## [Work task]
Nothing in the data should be altered when it is repeated in full.

## [Data in this exercise]

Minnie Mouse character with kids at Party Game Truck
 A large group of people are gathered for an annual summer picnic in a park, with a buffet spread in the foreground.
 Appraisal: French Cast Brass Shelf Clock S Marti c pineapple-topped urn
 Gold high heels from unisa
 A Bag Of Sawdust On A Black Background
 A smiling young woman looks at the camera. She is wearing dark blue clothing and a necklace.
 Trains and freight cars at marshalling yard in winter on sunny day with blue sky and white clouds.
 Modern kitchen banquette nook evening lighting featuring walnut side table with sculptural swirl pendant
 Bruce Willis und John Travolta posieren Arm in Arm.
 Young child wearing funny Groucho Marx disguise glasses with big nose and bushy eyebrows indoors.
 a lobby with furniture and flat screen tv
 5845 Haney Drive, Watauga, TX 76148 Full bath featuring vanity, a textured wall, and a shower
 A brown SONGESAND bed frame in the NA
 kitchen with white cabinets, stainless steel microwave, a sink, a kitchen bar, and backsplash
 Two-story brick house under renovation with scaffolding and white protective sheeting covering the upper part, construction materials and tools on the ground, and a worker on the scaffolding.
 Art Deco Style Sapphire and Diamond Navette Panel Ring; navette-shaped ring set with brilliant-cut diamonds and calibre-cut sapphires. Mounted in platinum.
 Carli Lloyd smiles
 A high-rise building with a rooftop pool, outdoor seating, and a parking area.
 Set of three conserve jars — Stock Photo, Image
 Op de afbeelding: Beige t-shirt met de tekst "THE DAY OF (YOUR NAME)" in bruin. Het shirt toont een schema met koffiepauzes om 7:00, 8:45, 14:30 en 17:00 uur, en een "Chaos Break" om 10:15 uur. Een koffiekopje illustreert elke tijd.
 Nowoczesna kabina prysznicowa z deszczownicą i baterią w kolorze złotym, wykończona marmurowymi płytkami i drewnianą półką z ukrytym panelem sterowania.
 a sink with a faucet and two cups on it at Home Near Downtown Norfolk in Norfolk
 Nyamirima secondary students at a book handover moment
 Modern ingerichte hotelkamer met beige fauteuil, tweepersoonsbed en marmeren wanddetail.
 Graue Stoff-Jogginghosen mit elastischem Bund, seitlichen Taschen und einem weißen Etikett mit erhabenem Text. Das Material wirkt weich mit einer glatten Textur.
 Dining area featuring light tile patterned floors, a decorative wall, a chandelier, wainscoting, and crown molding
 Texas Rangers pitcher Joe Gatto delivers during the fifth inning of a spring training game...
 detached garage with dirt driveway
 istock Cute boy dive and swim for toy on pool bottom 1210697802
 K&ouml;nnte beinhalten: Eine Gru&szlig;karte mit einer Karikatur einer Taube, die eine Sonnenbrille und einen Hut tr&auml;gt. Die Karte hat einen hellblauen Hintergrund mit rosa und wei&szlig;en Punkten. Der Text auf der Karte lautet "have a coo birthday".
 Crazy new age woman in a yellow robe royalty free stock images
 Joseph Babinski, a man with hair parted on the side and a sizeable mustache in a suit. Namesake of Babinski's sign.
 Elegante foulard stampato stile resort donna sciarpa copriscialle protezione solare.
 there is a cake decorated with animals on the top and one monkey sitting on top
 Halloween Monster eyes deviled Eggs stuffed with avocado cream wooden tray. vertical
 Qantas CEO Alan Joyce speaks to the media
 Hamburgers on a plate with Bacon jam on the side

## [Answer to this task]
Minnie Mouse character with kids at Party Game Truck
 A large group of people are gathered for an annual summer picnic in a park, with a buffet spread in the foreground.
 Appraisal: French Cast Brass Shelf Clock S Marti c pineapple-topped urn
 Gold high heels from unisa
 A Bag Of Sawdust On A Black Background
 A smiling young woman looks at the camera. She is wearing dark blue clothing and a necklace.
 Trains and freight cars at marshalling yard in winter on sunny day with blue sky and white clouds.
 Modern kitchen banquette nook evening lighting featuring walnut side table with sculptural swirl pendant
 Bruce Willis und John Travolta posieren Arm in Arm.
 Young child wearing funny Groucho Marx disguise glasses with big nose and bushy eyebrows indoors.
 a lobby with furniture and flat screen tv
 5845 Haney Drive, Watauga, TX 76148 Full bath featuring vanity, a textured wall, and a shower
 A brown SONGESAND bed frame in the NA
 kitchen with white cabinets, stainless steel microwave, a sink, a kitchen bar, and backsplash
 Two-story brick house under renovation with scaffolding and white protective sheeting covering the upper part, construction materials and tools on the ground, and a worker on the scaffolding.
 Art Deco Style Sapphire and Diamond Navette Panel Ring; navette-shaped ring set with brilliant-cut diamonds and calibre-cut sapphires. Mounted in platinum.
 Carli Lloyd smiles
 A high-rise building with a rooftop pool, outdoor seating, and a parking area.
 Set of three conserve jars — Stock Photo, Image
 Op de afbeelding: Beige t-shirt met de tekst "THE DAY OF (YOUR NAME)" in bruin. Het shirt toont een schema met koffiepauzes om 7:00, 8:45, 14:30 en 17:00 uur, en een "Chaos Break" om 10:15 uur. Een koffiekopje illustreert elke tijd.
 Nowoczesna kabina prysznicowa z deszczownicą i baterią w kolorze złotym, wykończona marmurowymi płytkami i drewnianą półką z ukrytym panelem sterowania.
 a sink with a faucet and two cups on it at Home Near Downtown Norfolk in Norfolk
 Nyamirima secondary students at a book handover moment
 Modern ingerichte hotelkamer met beige fauteuil, tweepersoonsbed en marmeren wanddetail.
 Graue Stoff-Jogginghosen mit elastischem Bund, seitlichen Taschen und einem weißen Etikett mit erhabenem Text. Das Material wirkt weich mit einer glatten Textur.
 Dining area featuring light tile patterned floors, a decorative wall, a chandelier, wainscoting, and crown molding
 Texas Rangers pitcher Joe Gatto delivers during the fifth inning of a spring training game...
 detached garage with dirt driveway
 istock Cute boy dive and swim for toy on pool bottom 1210697802
 K&ouml;nnte beinhalten: Eine Gru&szlig;karte mit einer Karikatur einer Taube, die eine Sonnenbrille und einen Hut tr&auml;gt. Die Karte hat einen hellblauen Hintergrund mit rosa und wei&szlig;en Punkten. Der Text auf der Karte lautet "have a coo birthday".
 Crazy new age woman in a yellow robe royalty free stock images
 Joseph Babinski, a man with hair parted on the side and a sizeable mustache in a suit. Namesake of Babinski's sign.
 Elegante foulard stampato stile resort donna sciarpa copriscialle protezione solare.
 there is a cake decorated with animals on the top and one monkey sitting on top
 Halloween Monster eyes deviled Eggs stuffed with avocado cream wooden tray. vertical
 Qantas CEO Alan Joyce speaks to the media
 Hamburgers on a plate with Bacon jam on the side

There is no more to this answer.